Publication year - 2016
Publication title -
water resources research
Language(s) - English
Resource type - Journals
SCImago Journal Rank - 1.863
H-Index - 217
eISSN - 1944-7973
pISSN - 0043-1397
DOI - 10.1002/2016wr019436
Subject(s) - permafrost , paleoclimatology , arctic , holocene , geology , orographic lift , precipitation , stable isotope ratio , ice core , meteoric water , physical geography , climatology , atmospheric sciences , oceanography , climate change , geography , groundwater , meteorology , physics , geotechnical engineering , quantum mechanics
Spatially extensive Arctic stable isotope data are sparse, inhibiting the climatic understanding required to interpret paleoclimate proxy records.
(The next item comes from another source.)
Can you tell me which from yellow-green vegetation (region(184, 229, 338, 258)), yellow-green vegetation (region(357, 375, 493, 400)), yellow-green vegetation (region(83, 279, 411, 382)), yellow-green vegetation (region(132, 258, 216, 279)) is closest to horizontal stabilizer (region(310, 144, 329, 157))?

To fill this need, we constrained the climatic and physiographic controls on δ 18 O and δD values of stream waters across Alaska and the Yukon to derive interpolated isoscape maps. δ 18 O is strongly correlated to winter temperature parameters and similarity of the surface water line (δ 2 H = 8.0 × δ 18 O + 6.4) to the Global Meteoric Water Line suggests stream waters are a proxy for meteoric precipitation. We observe extreme orographic δ 18 O decreases and a trans‐Alaskan continental gradient of −8.3‰ 1000 km −1 . Continental gradients are high in coastal zones and low in the interior. Localized δ 18 O increases indicate inland air mass penetration via topographic lows. Using observed δ 18 O/temperature gradients, we show that δ 18 O decreases in a ∼24 ka permafrost ice wedge relative to the late Holocene indicate mean annual and coldest quarter temperature reductions of 8.9 ± 1.7°C and 17.2 ± 3.2°C, respectively.